● EXERCISE REQUIREMENTS
Across the listing below, count the lines holding "datasette". State the number and nothing more.

● DATA SHOWN
━━━━━━━━━━━━━━━━━━━━━━━━━━━━━━

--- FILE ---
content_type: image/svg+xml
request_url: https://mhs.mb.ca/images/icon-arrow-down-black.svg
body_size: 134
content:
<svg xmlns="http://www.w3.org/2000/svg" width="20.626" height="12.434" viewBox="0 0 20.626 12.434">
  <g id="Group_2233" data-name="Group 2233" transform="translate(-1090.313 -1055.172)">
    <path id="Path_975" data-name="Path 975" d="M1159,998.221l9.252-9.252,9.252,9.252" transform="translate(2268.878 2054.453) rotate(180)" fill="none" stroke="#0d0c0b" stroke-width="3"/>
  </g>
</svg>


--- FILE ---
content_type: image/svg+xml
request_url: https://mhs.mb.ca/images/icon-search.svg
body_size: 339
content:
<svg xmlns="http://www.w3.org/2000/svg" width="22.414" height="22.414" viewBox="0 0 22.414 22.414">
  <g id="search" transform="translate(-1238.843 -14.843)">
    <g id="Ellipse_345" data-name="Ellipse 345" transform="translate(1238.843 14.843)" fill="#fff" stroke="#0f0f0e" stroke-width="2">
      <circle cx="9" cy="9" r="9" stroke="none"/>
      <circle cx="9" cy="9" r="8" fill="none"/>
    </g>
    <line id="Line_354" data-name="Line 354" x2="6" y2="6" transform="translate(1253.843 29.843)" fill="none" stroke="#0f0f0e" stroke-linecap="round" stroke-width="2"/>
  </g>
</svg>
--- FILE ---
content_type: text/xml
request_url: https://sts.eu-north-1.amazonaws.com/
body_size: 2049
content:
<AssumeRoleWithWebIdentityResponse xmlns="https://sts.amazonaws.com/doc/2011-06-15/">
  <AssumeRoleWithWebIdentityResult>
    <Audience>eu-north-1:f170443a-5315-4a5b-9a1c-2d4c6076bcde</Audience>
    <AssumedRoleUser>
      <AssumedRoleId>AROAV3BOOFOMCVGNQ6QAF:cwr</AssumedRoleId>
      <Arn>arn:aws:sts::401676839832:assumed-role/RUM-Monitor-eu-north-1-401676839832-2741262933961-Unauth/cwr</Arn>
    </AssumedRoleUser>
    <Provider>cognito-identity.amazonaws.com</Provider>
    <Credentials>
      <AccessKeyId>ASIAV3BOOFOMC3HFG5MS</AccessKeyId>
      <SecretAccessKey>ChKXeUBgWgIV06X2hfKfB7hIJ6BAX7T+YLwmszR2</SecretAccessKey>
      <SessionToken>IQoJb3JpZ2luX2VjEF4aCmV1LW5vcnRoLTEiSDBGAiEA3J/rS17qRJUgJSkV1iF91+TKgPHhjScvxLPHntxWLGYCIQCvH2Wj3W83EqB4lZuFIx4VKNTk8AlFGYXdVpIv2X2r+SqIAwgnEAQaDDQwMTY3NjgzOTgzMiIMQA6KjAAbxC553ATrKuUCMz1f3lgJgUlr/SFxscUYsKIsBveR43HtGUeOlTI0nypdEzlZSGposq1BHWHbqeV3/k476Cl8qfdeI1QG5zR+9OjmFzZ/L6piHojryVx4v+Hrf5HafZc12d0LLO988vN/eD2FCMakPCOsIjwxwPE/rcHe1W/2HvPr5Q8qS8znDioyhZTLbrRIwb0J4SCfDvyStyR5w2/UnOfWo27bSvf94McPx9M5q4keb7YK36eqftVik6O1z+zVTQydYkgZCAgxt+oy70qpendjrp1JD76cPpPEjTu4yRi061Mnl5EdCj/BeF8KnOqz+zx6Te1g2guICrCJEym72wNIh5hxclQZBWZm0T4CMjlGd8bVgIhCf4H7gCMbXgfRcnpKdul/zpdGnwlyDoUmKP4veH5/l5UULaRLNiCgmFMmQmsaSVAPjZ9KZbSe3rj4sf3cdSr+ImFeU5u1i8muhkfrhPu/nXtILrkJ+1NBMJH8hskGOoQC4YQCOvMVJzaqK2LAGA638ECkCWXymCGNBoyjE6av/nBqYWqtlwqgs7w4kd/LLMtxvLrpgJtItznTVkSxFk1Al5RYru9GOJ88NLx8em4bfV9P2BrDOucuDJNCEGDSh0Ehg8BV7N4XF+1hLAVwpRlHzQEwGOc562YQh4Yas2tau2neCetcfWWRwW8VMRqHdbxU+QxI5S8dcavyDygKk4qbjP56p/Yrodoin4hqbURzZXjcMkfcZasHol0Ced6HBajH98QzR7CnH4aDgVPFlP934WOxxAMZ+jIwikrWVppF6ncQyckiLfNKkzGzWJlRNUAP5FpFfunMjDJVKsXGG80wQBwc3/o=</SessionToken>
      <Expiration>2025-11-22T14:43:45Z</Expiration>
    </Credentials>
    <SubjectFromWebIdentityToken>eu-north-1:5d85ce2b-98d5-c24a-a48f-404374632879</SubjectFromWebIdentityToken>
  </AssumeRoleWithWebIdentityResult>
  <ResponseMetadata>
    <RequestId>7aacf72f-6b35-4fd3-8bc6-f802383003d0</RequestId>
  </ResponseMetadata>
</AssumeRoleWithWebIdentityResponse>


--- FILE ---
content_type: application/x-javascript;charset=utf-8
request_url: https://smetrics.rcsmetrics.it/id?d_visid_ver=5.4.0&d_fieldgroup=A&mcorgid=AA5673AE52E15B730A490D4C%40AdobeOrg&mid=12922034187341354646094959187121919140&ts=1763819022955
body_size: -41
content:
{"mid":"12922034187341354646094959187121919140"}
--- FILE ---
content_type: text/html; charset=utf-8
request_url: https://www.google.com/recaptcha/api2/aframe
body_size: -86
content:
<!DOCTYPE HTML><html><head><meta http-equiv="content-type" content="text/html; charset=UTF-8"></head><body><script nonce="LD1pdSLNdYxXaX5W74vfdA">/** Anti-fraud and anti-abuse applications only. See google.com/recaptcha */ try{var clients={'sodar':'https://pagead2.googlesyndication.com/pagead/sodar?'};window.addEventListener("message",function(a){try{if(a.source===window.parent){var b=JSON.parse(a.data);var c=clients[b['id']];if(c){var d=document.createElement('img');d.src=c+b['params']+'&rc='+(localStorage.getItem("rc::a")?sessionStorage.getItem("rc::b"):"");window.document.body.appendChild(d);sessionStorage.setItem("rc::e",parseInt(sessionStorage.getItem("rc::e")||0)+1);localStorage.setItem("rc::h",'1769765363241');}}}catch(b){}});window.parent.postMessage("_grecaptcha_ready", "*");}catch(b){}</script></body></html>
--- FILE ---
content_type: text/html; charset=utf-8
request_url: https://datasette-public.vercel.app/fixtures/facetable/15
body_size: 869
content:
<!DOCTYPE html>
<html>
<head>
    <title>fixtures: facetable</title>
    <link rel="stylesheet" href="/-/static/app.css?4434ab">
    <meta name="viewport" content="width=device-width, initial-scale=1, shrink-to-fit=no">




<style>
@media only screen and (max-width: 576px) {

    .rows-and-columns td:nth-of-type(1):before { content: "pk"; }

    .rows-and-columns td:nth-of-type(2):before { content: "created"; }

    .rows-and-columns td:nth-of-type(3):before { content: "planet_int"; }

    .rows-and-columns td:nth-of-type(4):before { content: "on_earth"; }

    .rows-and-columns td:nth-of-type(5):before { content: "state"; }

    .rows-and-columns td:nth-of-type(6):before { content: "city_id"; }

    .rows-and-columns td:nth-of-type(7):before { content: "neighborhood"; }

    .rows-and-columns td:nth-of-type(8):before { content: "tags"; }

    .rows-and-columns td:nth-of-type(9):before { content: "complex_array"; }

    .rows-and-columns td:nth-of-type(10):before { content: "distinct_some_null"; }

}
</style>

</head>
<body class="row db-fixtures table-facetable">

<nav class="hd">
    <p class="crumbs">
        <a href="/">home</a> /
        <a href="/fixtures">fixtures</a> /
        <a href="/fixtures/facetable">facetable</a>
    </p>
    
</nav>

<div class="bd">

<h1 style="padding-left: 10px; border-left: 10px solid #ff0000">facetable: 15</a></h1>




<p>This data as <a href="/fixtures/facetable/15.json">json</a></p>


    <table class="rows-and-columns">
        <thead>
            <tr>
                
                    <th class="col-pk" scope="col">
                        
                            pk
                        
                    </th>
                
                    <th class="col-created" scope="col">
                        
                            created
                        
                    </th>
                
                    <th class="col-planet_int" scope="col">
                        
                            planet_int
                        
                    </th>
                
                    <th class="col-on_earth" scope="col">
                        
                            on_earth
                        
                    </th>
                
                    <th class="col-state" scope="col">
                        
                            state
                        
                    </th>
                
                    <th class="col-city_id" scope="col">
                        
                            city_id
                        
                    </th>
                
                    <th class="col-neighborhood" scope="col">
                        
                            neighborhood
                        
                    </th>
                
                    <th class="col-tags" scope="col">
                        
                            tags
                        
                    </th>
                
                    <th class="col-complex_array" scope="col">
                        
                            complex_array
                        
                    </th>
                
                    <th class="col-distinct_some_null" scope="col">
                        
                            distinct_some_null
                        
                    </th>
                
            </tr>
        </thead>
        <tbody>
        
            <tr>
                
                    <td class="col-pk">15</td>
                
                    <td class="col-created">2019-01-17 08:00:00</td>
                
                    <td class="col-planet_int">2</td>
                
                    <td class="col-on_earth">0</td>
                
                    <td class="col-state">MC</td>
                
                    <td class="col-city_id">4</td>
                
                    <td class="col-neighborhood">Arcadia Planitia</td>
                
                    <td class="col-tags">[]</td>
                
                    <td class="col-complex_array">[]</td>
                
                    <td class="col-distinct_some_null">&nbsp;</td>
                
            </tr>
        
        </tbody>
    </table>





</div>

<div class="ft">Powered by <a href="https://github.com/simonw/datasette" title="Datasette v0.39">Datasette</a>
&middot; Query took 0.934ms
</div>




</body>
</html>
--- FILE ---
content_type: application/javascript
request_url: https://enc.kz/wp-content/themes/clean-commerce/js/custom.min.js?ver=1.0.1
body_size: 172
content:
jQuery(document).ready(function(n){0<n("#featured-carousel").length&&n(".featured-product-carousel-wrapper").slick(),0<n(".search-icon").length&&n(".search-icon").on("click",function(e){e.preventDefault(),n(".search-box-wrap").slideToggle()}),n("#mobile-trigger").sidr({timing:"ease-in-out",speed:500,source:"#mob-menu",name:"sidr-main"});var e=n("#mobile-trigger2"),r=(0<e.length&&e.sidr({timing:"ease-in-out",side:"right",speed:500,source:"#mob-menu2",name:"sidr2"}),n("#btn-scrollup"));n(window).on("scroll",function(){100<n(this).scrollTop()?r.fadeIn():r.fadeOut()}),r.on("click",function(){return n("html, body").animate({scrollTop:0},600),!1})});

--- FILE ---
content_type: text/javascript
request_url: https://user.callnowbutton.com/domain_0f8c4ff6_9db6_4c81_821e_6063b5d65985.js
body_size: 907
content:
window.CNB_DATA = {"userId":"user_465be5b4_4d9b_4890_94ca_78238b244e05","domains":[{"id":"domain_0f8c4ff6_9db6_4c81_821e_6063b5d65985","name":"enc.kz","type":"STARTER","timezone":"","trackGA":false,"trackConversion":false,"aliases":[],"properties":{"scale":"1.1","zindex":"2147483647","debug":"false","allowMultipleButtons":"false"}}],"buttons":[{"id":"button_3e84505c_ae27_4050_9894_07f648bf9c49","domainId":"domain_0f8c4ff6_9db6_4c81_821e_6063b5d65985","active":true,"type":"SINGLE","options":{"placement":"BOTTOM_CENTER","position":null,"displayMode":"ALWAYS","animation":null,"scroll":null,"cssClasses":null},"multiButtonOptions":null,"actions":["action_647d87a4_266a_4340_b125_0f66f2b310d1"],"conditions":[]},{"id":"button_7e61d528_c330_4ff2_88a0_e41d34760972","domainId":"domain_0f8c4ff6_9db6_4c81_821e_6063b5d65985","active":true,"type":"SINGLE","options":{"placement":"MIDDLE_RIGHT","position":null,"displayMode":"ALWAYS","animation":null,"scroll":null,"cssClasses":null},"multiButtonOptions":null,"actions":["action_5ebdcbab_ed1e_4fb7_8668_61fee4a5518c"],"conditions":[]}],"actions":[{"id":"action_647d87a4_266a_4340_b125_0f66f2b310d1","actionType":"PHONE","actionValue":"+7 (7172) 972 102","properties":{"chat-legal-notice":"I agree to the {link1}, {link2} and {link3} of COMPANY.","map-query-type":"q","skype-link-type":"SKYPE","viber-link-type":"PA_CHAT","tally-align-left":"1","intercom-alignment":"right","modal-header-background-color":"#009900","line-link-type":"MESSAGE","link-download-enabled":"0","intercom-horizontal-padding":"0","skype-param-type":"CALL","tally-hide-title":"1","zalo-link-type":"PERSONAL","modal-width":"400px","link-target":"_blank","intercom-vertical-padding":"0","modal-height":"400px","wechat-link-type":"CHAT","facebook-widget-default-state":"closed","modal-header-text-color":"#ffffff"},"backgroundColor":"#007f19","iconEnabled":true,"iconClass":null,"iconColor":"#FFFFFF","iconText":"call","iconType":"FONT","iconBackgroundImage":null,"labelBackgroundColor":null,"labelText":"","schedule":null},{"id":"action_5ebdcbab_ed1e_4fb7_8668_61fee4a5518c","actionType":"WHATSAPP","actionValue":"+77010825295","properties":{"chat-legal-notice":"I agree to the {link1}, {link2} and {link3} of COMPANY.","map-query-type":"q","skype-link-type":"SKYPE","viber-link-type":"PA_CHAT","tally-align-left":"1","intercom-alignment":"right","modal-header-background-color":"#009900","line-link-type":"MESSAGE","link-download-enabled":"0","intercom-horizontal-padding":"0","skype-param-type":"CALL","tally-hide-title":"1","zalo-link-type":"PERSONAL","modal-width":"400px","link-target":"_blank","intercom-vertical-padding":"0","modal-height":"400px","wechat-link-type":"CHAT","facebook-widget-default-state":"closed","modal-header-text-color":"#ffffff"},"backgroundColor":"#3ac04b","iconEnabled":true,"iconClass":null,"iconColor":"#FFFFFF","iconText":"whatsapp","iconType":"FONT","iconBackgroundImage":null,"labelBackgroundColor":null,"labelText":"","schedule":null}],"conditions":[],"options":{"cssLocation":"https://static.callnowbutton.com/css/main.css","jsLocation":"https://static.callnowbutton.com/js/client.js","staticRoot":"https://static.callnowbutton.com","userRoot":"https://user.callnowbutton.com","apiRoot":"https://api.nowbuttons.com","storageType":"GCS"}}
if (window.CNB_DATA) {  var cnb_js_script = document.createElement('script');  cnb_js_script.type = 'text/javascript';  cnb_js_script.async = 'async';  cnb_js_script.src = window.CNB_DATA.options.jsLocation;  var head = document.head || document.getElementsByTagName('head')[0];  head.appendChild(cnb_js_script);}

━━━━━━━━━━━━━━━━━━━━━━━━━━━━━━

● OUTPUT FOR THIS TASK
2